● **Records**:

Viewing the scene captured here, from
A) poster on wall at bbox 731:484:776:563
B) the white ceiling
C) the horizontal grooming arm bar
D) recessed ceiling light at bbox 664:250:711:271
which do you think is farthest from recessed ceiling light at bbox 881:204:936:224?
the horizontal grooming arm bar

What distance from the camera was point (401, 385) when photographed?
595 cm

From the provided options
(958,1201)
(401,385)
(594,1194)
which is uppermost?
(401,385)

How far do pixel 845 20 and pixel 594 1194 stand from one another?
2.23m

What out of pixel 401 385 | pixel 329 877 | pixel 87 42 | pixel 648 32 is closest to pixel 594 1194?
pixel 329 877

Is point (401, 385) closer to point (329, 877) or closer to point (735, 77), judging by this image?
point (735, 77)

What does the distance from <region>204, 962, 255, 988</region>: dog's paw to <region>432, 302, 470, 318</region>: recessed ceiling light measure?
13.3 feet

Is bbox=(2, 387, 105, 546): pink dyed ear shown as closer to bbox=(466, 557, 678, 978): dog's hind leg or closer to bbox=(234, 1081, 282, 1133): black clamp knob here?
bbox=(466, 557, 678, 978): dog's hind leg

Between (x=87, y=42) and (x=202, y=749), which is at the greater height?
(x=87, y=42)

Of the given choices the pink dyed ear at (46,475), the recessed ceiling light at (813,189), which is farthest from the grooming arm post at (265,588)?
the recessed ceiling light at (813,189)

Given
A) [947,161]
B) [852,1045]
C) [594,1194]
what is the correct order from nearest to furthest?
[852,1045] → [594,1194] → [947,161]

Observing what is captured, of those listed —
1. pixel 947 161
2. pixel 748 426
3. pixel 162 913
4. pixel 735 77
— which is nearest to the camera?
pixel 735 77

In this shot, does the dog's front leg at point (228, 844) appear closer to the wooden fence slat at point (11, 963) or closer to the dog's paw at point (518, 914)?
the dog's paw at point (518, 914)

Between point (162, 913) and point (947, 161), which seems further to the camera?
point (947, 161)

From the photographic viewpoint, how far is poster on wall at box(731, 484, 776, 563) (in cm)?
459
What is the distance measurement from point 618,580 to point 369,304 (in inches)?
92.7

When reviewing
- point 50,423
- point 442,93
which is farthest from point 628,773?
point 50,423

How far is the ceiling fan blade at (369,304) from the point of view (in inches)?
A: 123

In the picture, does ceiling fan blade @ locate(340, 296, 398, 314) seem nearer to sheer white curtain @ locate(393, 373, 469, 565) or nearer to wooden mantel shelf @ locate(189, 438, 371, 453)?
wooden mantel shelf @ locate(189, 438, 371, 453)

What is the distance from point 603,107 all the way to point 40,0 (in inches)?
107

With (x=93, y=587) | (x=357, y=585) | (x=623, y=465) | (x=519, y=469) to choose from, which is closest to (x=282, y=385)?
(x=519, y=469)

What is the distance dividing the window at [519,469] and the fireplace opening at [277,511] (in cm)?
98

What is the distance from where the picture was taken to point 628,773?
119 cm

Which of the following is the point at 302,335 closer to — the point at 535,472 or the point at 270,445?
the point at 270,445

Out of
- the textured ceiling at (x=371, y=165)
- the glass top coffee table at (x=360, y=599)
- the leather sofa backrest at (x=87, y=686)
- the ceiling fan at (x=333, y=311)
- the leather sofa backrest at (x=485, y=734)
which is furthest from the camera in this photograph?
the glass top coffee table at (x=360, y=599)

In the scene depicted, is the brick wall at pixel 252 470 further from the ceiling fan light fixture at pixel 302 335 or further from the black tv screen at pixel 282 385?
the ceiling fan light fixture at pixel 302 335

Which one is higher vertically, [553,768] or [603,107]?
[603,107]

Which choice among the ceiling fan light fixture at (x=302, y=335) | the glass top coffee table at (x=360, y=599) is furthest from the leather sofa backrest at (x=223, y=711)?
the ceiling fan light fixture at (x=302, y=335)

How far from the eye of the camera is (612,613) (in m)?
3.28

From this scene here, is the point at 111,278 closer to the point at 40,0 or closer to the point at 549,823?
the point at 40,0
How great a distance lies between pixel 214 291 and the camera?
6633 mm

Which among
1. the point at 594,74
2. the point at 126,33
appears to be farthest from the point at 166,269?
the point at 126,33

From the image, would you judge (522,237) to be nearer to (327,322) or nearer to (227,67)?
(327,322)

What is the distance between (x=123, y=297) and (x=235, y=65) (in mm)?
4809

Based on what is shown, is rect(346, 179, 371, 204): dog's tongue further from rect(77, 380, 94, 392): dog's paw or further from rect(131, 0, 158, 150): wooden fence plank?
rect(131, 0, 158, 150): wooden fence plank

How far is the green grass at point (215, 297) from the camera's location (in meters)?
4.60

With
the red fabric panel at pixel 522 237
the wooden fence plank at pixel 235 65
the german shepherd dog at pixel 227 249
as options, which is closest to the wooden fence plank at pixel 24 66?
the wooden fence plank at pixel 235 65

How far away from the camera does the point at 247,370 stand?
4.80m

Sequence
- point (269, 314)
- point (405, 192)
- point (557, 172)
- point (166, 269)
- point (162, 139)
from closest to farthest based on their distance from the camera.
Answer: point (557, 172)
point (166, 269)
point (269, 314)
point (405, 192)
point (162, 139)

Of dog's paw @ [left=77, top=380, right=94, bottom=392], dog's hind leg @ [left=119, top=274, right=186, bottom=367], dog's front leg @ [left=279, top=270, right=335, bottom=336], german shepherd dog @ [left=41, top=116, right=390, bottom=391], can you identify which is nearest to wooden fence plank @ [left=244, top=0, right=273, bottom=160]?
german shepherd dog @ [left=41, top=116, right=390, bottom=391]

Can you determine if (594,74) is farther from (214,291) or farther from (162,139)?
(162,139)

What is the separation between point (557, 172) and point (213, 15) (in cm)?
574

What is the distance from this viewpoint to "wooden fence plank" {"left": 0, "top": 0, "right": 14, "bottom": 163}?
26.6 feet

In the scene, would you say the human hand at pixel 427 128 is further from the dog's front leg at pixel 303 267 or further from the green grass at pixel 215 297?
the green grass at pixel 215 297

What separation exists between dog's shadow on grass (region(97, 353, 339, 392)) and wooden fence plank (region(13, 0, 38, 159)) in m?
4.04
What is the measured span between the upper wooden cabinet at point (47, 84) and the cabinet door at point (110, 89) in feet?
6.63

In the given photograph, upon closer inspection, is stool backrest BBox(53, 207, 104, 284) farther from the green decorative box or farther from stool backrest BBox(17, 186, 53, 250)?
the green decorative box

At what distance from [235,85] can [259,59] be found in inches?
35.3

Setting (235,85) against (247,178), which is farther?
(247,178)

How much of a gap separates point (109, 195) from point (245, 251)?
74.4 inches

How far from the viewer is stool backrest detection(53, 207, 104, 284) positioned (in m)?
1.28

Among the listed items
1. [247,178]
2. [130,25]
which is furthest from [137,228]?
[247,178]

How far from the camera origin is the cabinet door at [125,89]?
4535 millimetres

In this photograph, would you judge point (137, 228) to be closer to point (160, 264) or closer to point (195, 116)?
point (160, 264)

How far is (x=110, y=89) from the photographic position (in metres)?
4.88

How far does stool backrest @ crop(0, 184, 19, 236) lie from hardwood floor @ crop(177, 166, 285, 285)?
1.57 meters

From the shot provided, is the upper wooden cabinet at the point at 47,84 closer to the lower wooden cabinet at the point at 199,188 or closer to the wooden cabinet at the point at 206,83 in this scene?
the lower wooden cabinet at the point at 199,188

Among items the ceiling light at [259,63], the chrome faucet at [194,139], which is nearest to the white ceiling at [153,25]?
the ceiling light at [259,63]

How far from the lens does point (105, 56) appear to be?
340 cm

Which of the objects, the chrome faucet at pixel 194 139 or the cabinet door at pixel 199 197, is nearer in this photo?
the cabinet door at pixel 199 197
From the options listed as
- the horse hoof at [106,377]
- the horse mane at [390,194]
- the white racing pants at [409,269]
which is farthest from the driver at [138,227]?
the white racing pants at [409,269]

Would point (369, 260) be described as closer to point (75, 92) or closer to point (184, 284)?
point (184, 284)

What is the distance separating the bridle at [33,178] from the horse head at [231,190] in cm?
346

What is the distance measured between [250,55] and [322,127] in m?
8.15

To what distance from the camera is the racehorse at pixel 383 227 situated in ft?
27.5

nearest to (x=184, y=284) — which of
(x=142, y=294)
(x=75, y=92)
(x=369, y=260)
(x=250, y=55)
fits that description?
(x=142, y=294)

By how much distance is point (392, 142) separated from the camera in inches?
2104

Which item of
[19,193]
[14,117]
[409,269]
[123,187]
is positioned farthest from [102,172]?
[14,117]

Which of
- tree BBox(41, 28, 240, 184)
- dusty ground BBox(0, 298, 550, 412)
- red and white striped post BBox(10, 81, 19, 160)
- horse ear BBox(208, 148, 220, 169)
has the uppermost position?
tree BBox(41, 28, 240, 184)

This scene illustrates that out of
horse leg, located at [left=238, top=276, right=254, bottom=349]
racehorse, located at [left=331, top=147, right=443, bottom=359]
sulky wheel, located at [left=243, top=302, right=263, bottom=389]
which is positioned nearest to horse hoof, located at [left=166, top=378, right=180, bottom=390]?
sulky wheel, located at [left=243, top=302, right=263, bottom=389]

● **Given instruction**:
Copy out, word for word, everything from the line containing "Would point (369, 260)" down to the end of the items above.

● **Solved problem**:
Would point (369, 260) be described as closer to point (75, 92) or closer to point (184, 284)?
point (184, 284)

What is the distance separating the bridle at [33,178] from the horse head at [231,190] in cm?
346

What is the distance measured between [250,55] and [322,127] in m?
8.15

To what distance from the camera is the racehorse at pixel 383 227 situated in ft?
27.5

nearest to (x=184, y=284) — which of
(x=142, y=294)
(x=75, y=92)
(x=369, y=260)
(x=250, y=55)
fits that description?
(x=142, y=294)

By how much distance is point (392, 142) separated from the camera in inches?
2104

Which item of
[19,193]
[14,117]
[409,269]
[123,187]
is positioned farthest from [102,172]?
[14,117]

Which of
- tree BBox(41, 28, 240, 184)
- dusty ground BBox(0, 298, 550, 412)
- red and white striped post BBox(10, 81, 19, 160)
- horse ear BBox(208, 148, 220, 169)
has the uppermost position?
tree BBox(41, 28, 240, 184)

This scene illustrates that out of
horse leg, located at [left=238, top=276, right=254, bottom=349]
racehorse, located at [left=331, top=147, right=443, bottom=359]
sulky wheel, located at [left=243, top=302, right=263, bottom=389]
which is positioned nearest to horse hoof, located at [left=166, top=378, right=180, bottom=390]?
sulky wheel, located at [left=243, top=302, right=263, bottom=389]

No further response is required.